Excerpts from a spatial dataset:
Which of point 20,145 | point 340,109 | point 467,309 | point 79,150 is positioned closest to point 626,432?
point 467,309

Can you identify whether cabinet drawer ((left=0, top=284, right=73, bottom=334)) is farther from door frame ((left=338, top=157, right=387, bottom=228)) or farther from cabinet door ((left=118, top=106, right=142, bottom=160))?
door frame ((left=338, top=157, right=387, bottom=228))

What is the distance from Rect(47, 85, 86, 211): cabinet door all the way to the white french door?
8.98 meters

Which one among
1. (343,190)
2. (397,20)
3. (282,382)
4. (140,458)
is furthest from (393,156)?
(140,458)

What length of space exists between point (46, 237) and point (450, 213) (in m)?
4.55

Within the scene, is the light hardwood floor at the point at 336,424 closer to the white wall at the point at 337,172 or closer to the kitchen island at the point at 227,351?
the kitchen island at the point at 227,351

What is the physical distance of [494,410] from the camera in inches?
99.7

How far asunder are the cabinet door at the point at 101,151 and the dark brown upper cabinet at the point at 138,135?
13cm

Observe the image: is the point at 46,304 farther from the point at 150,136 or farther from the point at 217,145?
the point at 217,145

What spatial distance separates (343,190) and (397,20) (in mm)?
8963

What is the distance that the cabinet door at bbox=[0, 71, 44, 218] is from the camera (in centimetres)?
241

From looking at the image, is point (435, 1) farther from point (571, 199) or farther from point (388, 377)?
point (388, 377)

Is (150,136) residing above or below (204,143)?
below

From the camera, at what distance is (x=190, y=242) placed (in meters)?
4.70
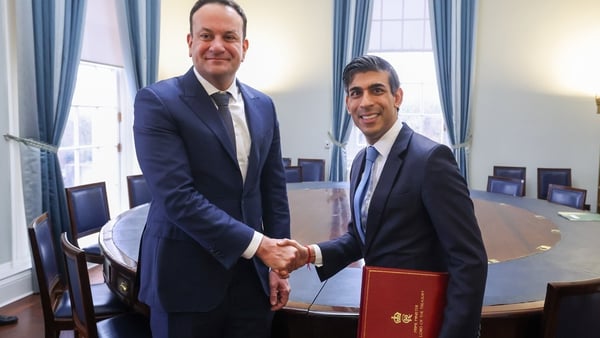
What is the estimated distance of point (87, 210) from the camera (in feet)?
9.99

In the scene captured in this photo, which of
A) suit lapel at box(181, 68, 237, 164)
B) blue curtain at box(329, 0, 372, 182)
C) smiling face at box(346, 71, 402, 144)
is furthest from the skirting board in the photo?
blue curtain at box(329, 0, 372, 182)

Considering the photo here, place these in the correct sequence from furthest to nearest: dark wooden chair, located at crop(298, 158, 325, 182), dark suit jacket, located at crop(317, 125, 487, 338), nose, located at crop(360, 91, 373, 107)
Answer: dark wooden chair, located at crop(298, 158, 325, 182)
nose, located at crop(360, 91, 373, 107)
dark suit jacket, located at crop(317, 125, 487, 338)

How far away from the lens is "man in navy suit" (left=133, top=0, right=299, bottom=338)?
3.96 feet

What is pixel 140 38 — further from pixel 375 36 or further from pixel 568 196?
pixel 568 196

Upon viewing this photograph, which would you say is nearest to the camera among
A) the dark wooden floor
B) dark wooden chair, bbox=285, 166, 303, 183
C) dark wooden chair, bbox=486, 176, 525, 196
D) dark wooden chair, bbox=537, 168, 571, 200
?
the dark wooden floor

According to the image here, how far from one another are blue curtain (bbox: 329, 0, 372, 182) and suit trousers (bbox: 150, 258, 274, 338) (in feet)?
14.0

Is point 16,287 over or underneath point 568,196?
underneath

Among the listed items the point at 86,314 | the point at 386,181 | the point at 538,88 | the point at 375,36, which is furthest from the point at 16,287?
the point at 538,88

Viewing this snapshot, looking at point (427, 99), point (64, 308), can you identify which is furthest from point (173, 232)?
point (427, 99)

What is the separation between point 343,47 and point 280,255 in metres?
4.46

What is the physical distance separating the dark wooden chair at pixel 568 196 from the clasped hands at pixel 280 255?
286 centimetres

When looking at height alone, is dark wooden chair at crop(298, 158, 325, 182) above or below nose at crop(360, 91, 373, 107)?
below

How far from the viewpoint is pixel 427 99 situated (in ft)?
18.0

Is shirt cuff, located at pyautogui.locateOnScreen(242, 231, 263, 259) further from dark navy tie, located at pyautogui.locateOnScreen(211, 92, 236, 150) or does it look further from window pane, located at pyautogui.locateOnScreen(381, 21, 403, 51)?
window pane, located at pyautogui.locateOnScreen(381, 21, 403, 51)
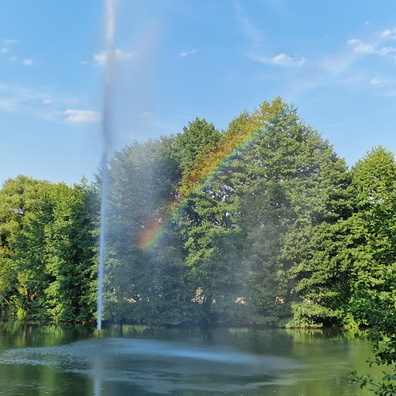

Written request: Return the lines of the records word for word, from the line with "Viewing this snapshot, looking" through the end of the records. Leave out the pictures.

Solution to this exercise:
Viewing this snapshot, looking at point (427, 99), point (64, 308), can you identify which is furthest from point (173, 232)?
point (427, 99)

What is the separation between point 343,47 and point 280,255 in metres?
4.46

What is the physical distance separating the dark wooden chair at pixel 568 196 from the clasped hands at pixel 280 255?
286 centimetres

When looking at height alone, is dark wooden chair at crop(298, 158, 325, 182) above or below nose at crop(360, 91, 373, 107)?
below

How far from the viewpoint is pixel 427 99 situated (in ft)?
18.0

Is shirt cuff, located at pyautogui.locateOnScreen(242, 231, 263, 259) further from dark navy tie, located at pyautogui.locateOnScreen(211, 92, 236, 150) or does it look further from window pane, located at pyautogui.locateOnScreen(381, 21, 403, 51)?
window pane, located at pyautogui.locateOnScreen(381, 21, 403, 51)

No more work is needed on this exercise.